The Cheesecake Factory essentially grew out of a Los Angeles bakery business. Then, in 1992, they brought on hospitality designer Rick McCormack and shit went off the rails. We’re talking Victorian-Egyptian-Rococo off the rails.
I mean check out the exterior – Greco-Roman cornices, seashells above the pseudo-arched doors, topped with a dome airlifted from St. Basil’s.
This is a hilarious Tweetstorm about the utterly bizarre decor of The Cheesecake Factory. I still remember my first visit and thinking, “What the hell is going on here!?” If you want to read even further on why The Cheesecake Factory is as weirdly designed as it is, check out this article as well.
Twenty-five years ago, on November 18, 1992, the quintessential episode of the quintessential New York sitcom, Seinfeld, aired on NBC for the first time.
That episode was called “The Contest,” and pitted its four principal characters, Jerry (Jerry Seinfeld), George (Jason Alexander), Elaine (Julia Louis-Dreyfus, and Kramer (Michael Richards), against each other in a battle of wills to see who could abstain from masturbating for the longest period of time. Famously, the bet and its ramifications were discussed extensively throughout the half hour, without the word masturbation ever being uttered.
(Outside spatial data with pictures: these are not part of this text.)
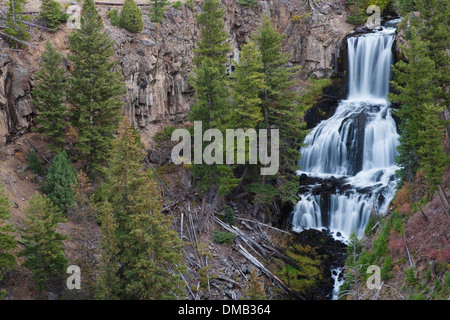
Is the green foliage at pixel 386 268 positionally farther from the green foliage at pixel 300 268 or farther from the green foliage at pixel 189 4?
the green foliage at pixel 189 4

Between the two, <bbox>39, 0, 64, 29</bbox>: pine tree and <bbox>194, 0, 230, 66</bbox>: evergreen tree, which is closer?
<bbox>39, 0, 64, 29</bbox>: pine tree

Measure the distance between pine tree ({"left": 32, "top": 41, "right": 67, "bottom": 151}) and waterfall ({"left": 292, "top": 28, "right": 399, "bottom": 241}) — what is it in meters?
19.2

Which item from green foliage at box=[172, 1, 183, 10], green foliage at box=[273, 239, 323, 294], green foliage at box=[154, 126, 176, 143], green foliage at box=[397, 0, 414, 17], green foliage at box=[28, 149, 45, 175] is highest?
green foliage at box=[397, 0, 414, 17]

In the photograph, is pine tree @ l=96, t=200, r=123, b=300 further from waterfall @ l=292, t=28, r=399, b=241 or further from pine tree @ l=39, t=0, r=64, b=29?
pine tree @ l=39, t=0, r=64, b=29

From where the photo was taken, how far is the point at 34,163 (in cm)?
2588

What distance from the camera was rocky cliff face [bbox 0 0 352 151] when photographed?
26344 millimetres

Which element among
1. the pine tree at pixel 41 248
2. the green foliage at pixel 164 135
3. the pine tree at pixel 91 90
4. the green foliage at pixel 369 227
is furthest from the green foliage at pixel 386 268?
the green foliage at pixel 164 135

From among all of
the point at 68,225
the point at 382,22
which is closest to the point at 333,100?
the point at 382,22

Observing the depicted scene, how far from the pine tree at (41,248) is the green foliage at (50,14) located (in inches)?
696

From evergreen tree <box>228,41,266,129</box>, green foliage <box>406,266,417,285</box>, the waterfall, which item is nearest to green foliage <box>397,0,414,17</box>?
the waterfall

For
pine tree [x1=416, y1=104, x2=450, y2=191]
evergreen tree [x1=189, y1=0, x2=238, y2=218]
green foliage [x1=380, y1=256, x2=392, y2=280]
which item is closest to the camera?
pine tree [x1=416, y1=104, x2=450, y2=191]

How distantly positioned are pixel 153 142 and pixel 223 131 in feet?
28.3

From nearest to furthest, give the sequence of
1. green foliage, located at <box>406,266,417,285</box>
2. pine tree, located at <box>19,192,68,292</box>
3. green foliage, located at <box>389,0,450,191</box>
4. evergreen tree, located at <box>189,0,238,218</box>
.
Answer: pine tree, located at <box>19,192,68,292</box>, green foliage, located at <box>406,266,417,285</box>, green foliage, located at <box>389,0,450,191</box>, evergreen tree, located at <box>189,0,238,218</box>

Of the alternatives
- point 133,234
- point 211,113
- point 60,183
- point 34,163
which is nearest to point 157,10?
point 211,113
I was never a huge Seinfeld fan but this has got to be the single funniest episode I ever saw.
Max Deutsch went through a month of training before he traveled across the ocean, sat down in a regal hotel suite at the appointed hour and waited for the arrival of the world’s greatest chess player.
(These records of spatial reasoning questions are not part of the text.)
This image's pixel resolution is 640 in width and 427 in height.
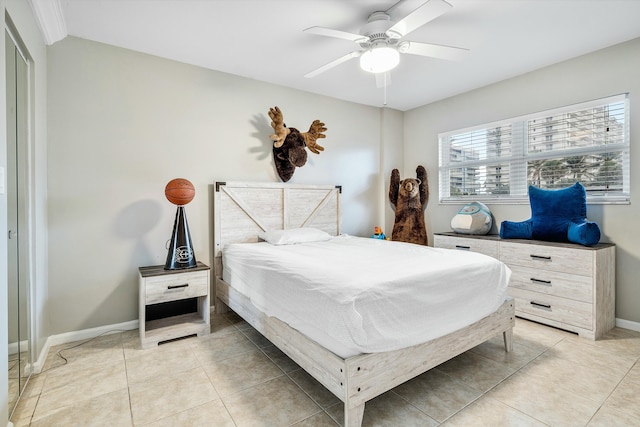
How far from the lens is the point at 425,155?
4551mm

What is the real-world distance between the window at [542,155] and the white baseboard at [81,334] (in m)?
3.94

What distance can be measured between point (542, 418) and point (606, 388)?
2.10 feet

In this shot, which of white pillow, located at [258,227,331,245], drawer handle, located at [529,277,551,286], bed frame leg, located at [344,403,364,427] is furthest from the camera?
white pillow, located at [258,227,331,245]

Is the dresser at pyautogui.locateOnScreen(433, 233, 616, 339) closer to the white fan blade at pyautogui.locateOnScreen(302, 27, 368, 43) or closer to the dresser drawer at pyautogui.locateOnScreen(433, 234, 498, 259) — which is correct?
the dresser drawer at pyautogui.locateOnScreen(433, 234, 498, 259)

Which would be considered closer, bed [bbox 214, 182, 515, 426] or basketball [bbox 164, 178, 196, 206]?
bed [bbox 214, 182, 515, 426]

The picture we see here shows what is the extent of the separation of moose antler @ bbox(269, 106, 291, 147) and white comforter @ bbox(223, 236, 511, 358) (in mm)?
1428

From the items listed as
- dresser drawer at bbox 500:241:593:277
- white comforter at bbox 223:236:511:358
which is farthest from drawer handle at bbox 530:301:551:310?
white comforter at bbox 223:236:511:358

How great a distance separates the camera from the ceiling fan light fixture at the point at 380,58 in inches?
91.6

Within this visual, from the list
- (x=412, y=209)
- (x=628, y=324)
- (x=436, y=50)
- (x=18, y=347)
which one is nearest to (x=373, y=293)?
(x=436, y=50)

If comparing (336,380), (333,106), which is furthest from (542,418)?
(333,106)

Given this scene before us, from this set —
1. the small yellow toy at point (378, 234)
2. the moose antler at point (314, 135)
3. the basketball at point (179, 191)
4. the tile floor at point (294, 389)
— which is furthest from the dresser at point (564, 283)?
the basketball at point (179, 191)

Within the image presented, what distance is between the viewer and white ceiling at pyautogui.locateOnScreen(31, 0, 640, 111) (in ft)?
7.32

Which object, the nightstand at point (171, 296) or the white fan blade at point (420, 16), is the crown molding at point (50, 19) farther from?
the white fan blade at point (420, 16)

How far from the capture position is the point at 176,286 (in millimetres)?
2602
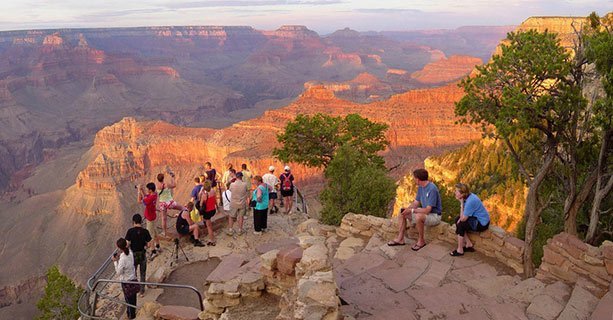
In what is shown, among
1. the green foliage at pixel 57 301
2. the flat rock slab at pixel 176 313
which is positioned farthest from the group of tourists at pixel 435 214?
the green foliage at pixel 57 301

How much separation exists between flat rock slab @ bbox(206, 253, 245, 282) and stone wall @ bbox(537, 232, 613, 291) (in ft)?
21.1

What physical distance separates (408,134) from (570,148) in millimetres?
69404

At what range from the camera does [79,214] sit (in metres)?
73.9

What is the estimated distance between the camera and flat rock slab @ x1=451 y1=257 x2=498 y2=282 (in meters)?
9.92

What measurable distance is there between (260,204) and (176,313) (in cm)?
651

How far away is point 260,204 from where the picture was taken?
1545cm

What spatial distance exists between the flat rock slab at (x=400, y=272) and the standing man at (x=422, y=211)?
2.87 ft

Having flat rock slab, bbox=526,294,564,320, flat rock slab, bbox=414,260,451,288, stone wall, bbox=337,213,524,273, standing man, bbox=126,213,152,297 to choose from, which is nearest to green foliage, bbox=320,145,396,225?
stone wall, bbox=337,213,524,273

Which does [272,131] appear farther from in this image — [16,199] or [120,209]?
[16,199]

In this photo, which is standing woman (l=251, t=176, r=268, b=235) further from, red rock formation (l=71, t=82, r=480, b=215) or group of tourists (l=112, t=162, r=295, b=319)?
red rock formation (l=71, t=82, r=480, b=215)

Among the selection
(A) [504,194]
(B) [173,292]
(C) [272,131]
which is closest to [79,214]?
(C) [272,131]

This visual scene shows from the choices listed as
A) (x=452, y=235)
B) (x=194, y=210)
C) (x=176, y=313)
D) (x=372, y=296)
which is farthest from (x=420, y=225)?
(x=194, y=210)

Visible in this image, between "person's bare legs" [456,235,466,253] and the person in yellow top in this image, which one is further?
the person in yellow top

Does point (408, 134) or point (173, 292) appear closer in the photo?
point (173, 292)
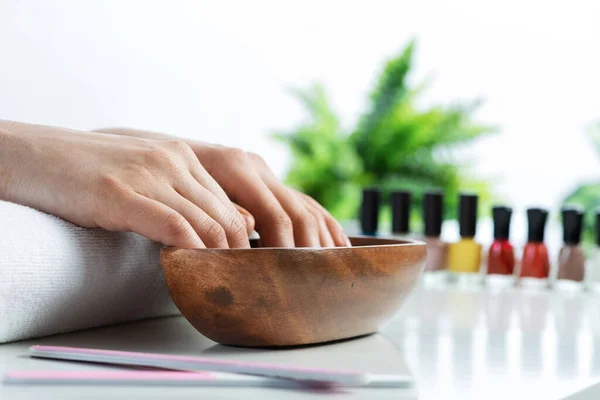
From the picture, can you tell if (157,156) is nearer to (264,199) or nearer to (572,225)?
(264,199)

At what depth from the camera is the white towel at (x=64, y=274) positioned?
509 millimetres

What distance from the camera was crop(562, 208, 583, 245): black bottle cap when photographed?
121cm

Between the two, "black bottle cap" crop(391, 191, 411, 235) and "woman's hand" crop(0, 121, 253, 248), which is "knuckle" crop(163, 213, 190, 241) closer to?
"woman's hand" crop(0, 121, 253, 248)

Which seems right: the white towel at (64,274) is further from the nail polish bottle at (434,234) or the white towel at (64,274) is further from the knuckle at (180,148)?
the nail polish bottle at (434,234)

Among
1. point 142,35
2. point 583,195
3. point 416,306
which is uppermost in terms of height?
point 142,35

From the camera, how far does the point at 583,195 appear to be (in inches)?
116

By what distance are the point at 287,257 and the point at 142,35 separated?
250 centimetres

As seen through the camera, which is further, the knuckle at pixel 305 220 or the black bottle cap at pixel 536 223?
the black bottle cap at pixel 536 223

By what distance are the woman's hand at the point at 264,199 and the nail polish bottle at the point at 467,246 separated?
59 centimetres

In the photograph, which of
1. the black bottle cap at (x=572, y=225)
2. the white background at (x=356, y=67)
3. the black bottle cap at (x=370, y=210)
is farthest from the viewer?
the white background at (x=356, y=67)

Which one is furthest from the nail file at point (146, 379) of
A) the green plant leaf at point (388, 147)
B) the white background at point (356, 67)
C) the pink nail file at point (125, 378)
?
the green plant leaf at point (388, 147)

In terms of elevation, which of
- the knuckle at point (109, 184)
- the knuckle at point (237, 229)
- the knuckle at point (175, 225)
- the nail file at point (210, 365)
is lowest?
the nail file at point (210, 365)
Max was not very good at chess himself. He’s a 24-year-old entrepreneur who lives in San Francisco and plays the sport occasionally to amuse himself. He was a prototypical amateur. Now he was preparing himself for a match against chess royalty. And he believed he could win.
There’s no way an admitted chess novice could beat a world champion – is there?
After unveiling a teaser of its SpotMini robot just a few days ago, the company is now back with a new video of Atlas just casually performing gymnastics moves like it’s Tokyo 2020. Most of the video highlights the Atlas’ ability to hop up straight and stabilize itself on a platform, and jump while turning 180 degrees. Its movements are more fluid than ever, and Atlas appears to maintain great form.
I love how the robot sticks the landing at the end.
“We can’t wait for people to experience HomePod, Apple’s breakthrough wireless speaker for the home, but we need a little more time before it’s ready for our customers. We’ll start shipping in the US, UK and Australia in early 2018.”
I’m disappointed that HomePod won’t be released, but if it’s not ready, Apple is making the right decision. I would rather wait for a couple of months than have a product that’s not working properly.
Documentaries can be a hard sell, but it’s one that’s getting easier all the time. Once viewed as something stiff and obligatory, documentary film has, in recent years, risen to the top of the heap—thanks in no small part to some of the earth-shaking, needle-pushing, and ultimately world-changing films that are listed here, which find their focus in war, love, sex, death, and everything in between. And as for this list—its only qualifier is that these are the critically acclaimed, historically important, and pivotal films that a person who cares about film (and in doing so, often cares about humanity, in general) should really get to know.
It’s a list, with all that is good and bad about such things, but a pretty good list.